___ Extract to read

At the end of the day, that’s what we’re reading in this article - that education, promotions, and advertisements work. We as a world believe in the power of education, hence, the proliferation of educational institutions and programs. And we KNOW promotions and advertisements work, right? It’s why companies pay millions of dollars for a spot during the Super Bowl, and how newspapers, magazines, and television are maintained as entertainment mediums.

So why should pharma be any different than any other for-profit industry?

Imagine you’re the creators of Xarelto. You spent many years and millions and millions of dollars in research and development to create just the right drug. The size. The shape. The color. The packaging. The marketing materials borne of years of market shaping and research. Millions and millions of dollars invested in this product, and you’re banking on it being a success. But how do you tell the world how amazing Xarelto is?

Promotions. Advertising. You get Arnold Palmer (he of the iced tea/lemonade cocktail and golf hall of fame, among other distinctions), to tell people that “I went to my doctor and he perscribed XARELTO. It fit my lifestyle very well.” You provide samples of your product so people can see how wonderful it is. You build your market share one dose at a time, until you’re the market leader. You get new indications tested and approved, and increase your marketing budget with the expectation that increased marketing will translate into increased sales. It’s an investment in the growth of your product line. (And also a lesson from Marketing 101.)

But, pharmaceutical products reach a patent cliff, and soon generic competition looms. A generics manufacturing company sees your success and decides to launch a competitive generic product. They’ve copied your product in just a few months, as they’ve been able to piggyback on your R&D, and haven’t had the expense of having to duplicate your marketing efforts. They haven’t had to work to educate your customers about how wonderful their product is; you’ve already done all the work. Why bother with advertising and promotions? They’ve simply worked with the same distributors that you’re using to offer a comparable product at a lower price. And it’s not 100 percent identical, but it has the same ingredients and is considered comparable. It’s a direct competitor for all of the customers you’ve worked to win over, and have been providing your product to without competition for all of these years.

______
___ Entries provided

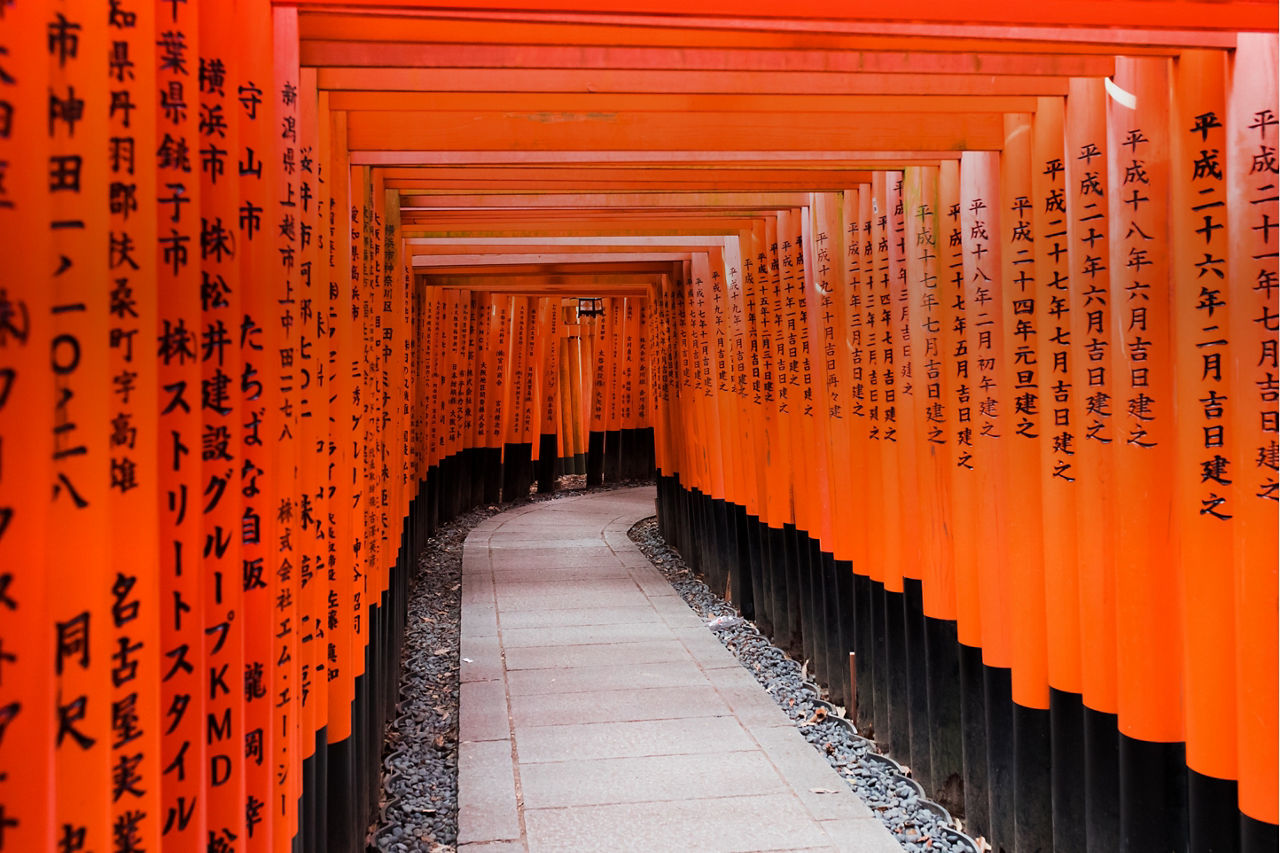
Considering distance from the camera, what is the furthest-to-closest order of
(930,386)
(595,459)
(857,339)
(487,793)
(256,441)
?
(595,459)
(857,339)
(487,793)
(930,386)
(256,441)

______
___ Entries provided

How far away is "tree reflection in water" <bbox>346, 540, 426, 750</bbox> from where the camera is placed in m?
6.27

______
___ Entries provided

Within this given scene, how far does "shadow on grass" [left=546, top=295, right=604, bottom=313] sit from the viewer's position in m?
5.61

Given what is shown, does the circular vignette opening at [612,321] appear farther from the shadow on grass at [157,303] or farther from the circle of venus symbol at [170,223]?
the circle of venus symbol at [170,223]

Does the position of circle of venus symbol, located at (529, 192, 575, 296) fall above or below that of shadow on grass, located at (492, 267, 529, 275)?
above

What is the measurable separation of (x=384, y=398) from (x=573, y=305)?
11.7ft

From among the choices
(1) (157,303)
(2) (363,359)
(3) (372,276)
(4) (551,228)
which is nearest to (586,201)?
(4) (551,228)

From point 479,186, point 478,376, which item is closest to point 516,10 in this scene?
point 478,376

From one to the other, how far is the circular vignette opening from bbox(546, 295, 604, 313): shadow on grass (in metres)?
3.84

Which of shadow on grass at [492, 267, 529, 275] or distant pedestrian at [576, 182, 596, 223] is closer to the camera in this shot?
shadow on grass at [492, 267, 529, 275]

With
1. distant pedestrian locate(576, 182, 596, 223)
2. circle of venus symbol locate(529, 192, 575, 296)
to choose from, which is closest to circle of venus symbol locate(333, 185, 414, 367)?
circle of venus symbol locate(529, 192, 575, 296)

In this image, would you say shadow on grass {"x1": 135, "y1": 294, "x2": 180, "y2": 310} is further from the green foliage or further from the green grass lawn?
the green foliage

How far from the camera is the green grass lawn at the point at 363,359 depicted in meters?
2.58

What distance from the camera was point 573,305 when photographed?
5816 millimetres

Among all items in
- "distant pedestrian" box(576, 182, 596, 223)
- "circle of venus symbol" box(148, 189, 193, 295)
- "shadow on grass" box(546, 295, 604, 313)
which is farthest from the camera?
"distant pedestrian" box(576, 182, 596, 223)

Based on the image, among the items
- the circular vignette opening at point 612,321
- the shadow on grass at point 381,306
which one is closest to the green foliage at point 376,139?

______

**Exercise description**
Return the passage of the pharma marketing text above word for word, starting at "Promotions. Advertising. You" and ending at "from Marketing 101.)".

**Written answer**
Promotions. Advertising. You get Arnold Palmer (he of the iced tea/lemonade cocktail and golf hall of fame, among other distinctions), to tell people that “I went to my doctor and he perscribed XARELTO. It fit my lifestyle very well.” You provide samples of your product so people can see how wonderful it is. You build your market share one dose at a time, until you’re the market leader. You get new indications tested and approved, and increase your marketing budget with the expectation that increased marketing will translate into increased sales. It’s an investment in the growth of your product line. (And also a lesson from Marketing 101.)